Fragmento de página:
--------------------

Tercero, el viaje. Las cómodas poltronas de primera que se reclinan en 180° son impermeables al ajetreo provocado por las turbulencias. Y si por azares del destino surge la necesidad (la única que los pasajeros de primera tienen) de ir al baño en el medio de una tempestad, éste siempre es más grande, multicolor y suave. La cochambre se extiende en la parte trasera de la nave, de las alas hacia atrás. Allí sufren las arrepentidas que se ponen skinny jeans y botas a la rodilla en un espacio tan reducido que es objetivamente bochornoso. Y encima al lado de las turbinas. Y qué decir de la comida, es un asco, y si los de primera brindan con champagne y toman té en porcelana de Limoges, atrás sólo espumante (con suerte), té que parece agua sucia, pasta o carne vegetal revuelta con queso de calidad ínfima y olor a estado de putrefacción. No merecen mejor tratamiento porque no pagaron por algo mejor. Hasta las películas del entretenimiento a bordo son repetidas, en pantallas minúsculas. En vuelos transatlánticos, luego de dos horas, el baño ha perdido toda dignidad y se asemeja peligrosamente a las letrinas de Auschwitz. Las turbulencias impiden que el señor apunte al centro del W.C. por lo que las señoras deben hacer sus necesidades sobre la muy masculina meada y papeles con caca repartidos en el suelo para a continuación retornar a un asiento y su reclinación mínima y tratar de dormir junto a los ronquidos de un hombre feo que viste un sweater de un color y diseño pasados de moda.

--------------------

Sobre el ejercicio:
Responda a partir del fragmento sobre el viaje en avión:
1. ¿Cuántos grados se reclinan las poltronas de primera?
2. ¿Con qué brindan los pasajeros de primera?
3. En vuelos transatlánticos, ¿tras cuánto tiempo el baño ha perdido toda dignidad?

--------------------

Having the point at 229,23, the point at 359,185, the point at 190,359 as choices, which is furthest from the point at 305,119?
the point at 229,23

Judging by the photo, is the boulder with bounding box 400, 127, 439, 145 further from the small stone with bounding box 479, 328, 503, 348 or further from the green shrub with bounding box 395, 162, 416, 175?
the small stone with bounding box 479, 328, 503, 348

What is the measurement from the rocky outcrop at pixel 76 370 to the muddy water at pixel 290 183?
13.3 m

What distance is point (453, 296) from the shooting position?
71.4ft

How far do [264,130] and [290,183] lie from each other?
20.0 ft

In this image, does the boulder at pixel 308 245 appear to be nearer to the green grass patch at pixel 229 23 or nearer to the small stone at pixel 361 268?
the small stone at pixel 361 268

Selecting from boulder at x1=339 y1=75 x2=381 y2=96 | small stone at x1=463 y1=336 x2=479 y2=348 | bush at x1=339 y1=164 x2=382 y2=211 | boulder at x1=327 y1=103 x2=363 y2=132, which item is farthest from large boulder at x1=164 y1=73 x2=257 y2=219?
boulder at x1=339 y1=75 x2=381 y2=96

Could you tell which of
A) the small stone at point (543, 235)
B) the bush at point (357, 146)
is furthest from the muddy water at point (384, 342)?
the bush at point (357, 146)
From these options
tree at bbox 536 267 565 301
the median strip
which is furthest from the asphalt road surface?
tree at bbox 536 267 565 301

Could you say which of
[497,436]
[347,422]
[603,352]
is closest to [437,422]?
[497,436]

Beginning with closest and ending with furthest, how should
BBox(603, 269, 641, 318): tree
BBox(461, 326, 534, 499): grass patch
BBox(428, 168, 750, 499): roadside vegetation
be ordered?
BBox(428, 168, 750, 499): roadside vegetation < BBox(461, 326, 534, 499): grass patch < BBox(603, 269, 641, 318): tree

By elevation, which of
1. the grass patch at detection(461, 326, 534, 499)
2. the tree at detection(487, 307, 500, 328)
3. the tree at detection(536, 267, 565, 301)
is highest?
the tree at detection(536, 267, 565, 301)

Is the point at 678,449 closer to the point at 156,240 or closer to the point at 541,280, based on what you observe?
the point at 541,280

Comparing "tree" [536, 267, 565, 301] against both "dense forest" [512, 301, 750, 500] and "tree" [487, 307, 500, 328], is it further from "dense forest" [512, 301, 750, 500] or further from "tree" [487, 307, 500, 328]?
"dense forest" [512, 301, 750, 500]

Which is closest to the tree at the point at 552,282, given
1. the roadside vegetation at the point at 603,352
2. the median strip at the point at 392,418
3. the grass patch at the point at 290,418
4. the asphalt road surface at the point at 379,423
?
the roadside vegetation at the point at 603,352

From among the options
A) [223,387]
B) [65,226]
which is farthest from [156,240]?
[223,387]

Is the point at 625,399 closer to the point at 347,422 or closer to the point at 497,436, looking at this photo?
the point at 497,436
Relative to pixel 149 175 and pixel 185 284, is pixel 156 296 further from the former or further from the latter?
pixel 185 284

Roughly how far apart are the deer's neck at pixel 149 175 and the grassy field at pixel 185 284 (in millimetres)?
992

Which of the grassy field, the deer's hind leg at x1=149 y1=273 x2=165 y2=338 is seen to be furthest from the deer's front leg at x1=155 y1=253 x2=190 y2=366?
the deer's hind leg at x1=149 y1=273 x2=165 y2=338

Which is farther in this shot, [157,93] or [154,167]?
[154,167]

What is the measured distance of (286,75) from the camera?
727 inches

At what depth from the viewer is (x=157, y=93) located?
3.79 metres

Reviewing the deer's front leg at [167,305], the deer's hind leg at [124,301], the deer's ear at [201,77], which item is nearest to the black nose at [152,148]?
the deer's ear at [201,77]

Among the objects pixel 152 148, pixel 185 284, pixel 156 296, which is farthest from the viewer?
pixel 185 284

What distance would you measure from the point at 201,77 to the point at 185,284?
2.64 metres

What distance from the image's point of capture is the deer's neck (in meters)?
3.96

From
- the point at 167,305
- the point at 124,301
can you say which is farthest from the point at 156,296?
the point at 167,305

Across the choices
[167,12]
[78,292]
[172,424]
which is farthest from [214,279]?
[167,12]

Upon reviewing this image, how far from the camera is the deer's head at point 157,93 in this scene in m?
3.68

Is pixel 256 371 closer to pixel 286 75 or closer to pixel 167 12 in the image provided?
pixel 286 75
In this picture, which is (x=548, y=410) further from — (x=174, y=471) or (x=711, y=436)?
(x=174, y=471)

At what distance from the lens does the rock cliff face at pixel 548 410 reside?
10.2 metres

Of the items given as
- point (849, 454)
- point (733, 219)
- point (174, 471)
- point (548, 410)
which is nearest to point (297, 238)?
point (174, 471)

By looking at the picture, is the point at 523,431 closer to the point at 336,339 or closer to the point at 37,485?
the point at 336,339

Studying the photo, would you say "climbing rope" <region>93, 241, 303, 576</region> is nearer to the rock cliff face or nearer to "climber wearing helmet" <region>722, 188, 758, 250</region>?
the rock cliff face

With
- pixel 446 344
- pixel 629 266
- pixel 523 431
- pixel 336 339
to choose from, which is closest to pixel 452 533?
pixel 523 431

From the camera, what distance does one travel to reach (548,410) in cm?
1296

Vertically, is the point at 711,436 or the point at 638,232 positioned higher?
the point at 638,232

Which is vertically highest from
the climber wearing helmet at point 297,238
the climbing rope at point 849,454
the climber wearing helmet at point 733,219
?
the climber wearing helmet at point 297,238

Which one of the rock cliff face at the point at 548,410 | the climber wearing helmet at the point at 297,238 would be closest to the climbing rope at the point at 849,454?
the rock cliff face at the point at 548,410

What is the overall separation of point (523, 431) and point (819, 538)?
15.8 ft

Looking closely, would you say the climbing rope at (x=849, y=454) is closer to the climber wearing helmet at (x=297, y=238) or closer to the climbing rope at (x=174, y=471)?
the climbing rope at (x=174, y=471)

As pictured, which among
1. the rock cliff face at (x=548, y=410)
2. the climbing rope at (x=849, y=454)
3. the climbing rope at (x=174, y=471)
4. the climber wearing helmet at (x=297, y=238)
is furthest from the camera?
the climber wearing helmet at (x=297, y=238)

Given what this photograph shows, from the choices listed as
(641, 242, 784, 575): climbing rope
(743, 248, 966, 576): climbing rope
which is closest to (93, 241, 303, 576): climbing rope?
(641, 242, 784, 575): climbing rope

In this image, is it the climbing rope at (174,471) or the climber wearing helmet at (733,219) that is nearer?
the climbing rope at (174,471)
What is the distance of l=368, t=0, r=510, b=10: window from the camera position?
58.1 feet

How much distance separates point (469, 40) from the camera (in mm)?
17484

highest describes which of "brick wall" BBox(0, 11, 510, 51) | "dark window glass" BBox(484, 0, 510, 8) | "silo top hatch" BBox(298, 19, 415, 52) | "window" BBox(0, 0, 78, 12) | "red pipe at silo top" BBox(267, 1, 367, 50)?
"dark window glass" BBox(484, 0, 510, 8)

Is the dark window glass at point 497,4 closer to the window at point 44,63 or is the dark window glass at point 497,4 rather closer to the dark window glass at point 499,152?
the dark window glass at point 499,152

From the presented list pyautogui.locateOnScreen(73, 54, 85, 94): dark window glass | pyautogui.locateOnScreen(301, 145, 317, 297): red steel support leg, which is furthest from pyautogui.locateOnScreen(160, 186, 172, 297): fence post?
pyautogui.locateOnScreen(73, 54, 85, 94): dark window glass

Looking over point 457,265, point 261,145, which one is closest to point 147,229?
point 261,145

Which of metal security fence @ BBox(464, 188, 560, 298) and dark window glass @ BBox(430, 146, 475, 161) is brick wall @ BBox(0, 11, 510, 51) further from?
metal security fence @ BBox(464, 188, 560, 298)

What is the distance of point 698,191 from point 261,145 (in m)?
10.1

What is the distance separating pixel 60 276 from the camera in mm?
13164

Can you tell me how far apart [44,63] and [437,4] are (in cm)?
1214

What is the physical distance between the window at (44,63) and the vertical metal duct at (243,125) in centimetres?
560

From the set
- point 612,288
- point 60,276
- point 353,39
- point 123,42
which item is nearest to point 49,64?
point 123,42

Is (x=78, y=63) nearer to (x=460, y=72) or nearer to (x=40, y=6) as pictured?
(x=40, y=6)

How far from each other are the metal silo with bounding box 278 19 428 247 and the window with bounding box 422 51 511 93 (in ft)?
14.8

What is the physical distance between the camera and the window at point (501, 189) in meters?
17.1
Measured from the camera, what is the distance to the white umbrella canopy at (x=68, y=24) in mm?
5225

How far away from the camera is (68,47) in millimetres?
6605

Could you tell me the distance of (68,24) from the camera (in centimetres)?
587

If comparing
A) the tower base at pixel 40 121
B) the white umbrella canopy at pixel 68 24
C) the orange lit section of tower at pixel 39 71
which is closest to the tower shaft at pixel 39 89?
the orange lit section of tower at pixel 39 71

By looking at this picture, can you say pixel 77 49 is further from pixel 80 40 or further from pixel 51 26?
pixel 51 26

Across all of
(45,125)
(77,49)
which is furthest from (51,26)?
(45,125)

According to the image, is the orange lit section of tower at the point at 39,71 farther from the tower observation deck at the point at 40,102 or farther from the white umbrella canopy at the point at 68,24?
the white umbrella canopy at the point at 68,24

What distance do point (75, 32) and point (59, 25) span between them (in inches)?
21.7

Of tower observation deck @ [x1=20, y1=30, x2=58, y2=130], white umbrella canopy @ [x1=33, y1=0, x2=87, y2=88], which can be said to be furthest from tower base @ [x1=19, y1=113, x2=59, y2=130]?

--------------------

Respuesta escrita:
1. 180°.
2. Con champagne.
3. Luego de dos horas.